Optimization Tutorial
Trey V. Wenger (c) June 2025
Here we demonstrate how to optimize the number of cloud components in a bayes_spec model.
[1]:
# General imports
import matplotlib.pyplot as plt
import arviz as az
import pandas as pd
import numpy as np
import pymc
print("pymc version:", pymc.__version__)
import bayes_spec
print("bayes_spec version:", bayes_spec.__version__)
# Notebook configuration
pd.options.display.max_rows = None
pymc version: 5.22.0
bayes_spec version: 1.7.9-staging+2.gb86248c.dirty
Model Definition and Simulated Data
Like in the basic tutorial for GaussNoiseModel, our model is a Gaussian line profile with the spectral noise as a free parameter.
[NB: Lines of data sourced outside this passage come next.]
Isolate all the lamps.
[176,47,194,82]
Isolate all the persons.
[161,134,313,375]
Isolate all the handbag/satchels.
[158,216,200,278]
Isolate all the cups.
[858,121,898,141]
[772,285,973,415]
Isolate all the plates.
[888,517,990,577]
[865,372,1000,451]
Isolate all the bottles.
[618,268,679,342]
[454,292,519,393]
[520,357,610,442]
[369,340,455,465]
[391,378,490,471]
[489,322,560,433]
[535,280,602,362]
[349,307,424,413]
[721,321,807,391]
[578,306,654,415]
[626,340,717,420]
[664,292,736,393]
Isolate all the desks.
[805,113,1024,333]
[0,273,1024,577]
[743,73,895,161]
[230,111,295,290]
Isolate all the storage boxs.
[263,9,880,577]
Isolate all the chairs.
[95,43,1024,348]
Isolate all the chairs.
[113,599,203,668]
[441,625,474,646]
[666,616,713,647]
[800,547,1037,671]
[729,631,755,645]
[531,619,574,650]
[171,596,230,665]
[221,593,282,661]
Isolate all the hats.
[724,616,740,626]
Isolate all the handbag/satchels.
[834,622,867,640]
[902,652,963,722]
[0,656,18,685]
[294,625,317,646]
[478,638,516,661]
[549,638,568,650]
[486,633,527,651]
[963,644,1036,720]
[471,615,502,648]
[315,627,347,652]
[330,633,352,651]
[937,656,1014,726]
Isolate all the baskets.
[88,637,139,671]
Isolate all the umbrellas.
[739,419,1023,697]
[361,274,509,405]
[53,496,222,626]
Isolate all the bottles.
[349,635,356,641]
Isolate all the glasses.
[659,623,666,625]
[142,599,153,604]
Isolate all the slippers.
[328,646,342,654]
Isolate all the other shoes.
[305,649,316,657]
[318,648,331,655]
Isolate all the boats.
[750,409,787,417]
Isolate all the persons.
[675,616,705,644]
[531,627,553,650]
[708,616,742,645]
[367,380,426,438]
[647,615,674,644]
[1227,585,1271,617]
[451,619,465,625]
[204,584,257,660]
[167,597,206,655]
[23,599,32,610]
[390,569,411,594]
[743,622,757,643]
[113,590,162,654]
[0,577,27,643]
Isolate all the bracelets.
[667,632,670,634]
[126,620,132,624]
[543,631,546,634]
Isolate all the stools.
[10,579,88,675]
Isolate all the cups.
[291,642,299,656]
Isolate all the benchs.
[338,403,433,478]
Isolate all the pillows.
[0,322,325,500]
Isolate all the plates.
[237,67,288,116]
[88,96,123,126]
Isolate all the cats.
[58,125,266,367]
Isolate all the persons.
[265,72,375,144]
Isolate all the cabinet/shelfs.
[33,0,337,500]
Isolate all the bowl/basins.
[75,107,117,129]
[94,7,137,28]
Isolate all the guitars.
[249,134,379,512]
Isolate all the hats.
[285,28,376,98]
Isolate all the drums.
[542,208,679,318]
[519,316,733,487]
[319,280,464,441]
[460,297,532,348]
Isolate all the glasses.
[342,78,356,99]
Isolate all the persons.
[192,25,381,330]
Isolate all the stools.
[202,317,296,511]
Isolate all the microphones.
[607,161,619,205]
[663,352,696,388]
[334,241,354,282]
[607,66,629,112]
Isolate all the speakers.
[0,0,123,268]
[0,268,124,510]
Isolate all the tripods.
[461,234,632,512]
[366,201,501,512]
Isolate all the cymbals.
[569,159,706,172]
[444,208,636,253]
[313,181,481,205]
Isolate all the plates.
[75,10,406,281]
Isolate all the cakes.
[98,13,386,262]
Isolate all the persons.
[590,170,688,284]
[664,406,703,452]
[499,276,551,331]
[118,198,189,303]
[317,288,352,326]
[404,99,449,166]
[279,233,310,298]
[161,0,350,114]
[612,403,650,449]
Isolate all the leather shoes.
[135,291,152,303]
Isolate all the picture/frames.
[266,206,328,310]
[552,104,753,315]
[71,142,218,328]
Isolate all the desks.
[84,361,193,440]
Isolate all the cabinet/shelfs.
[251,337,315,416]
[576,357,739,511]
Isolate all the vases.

We generate synthetic data as in the basic tutorial, and the data key must be "observation" for this model.
[2]:
from bayes_spec import SpecData
from bayes_spec.models import GaussNoiseModel
# Generate dummy data format for simulation
velocity_axis = np.linspace(-250.0, 250.0, 501) # km/s
noise = 1.0 # K
brightness_data = noise * np.random.randn(len(velocity_axis)) # K
observation = SpecData(
velocity_axis,
brightness_data,
noise,
xlabel=r"Velocity (km s$^{-1}$)",
ylabel="Brightness Temperature (K)",
)
dummy_data = {"observation": observation}
# Initialize and define the model
model = GaussNoiseModel(dummy_data, n_clouds=3, baseline_degree=2, seed=1234, verbose=True)
model.add_priors(
prior_line_area = 500.0, # mode of k=2 gamma distribution prior on line area (K km s-1)
prior_fwhm = 25.0, # mode of k=2 gamma distribution prior on FWHM line width (km s-1)
prior_velocity = [0.0, 50.0], # mean and width of normal distribution prior on centroid velocity (km s-1)
prior_baseline_coeffs = [1.0, 1.0, 1.0], # width of normal distribution prior on normalized baseline coefficients
prior_rms = 1.0, # width of half-normal distribution prior on spectral rms (K)
)
model.add_likelihood()
# Simulate observation
sim_brightness = model.model.observation.eval({
"fwhm": [25.0, 40.0, 35.0], # FWHM line width (km/s)
"line_area": [250.0, 125.0, 175.0], # line area (K km/s)
"velocity": [-35.0, 10.0, 55.0], # velocity (km/s)
"baseline_observation_norm": [-0.5, -2.0, 3.0], # normalized baseline coefficients
"rms_observation": noise, # spectral rms (K)
})
# Plot the simulated data
plt.plot(dummy_data["observation"].spectral, sim_brightness, 'k-')
plt.xlabel(dummy_data["observation"].xlabel)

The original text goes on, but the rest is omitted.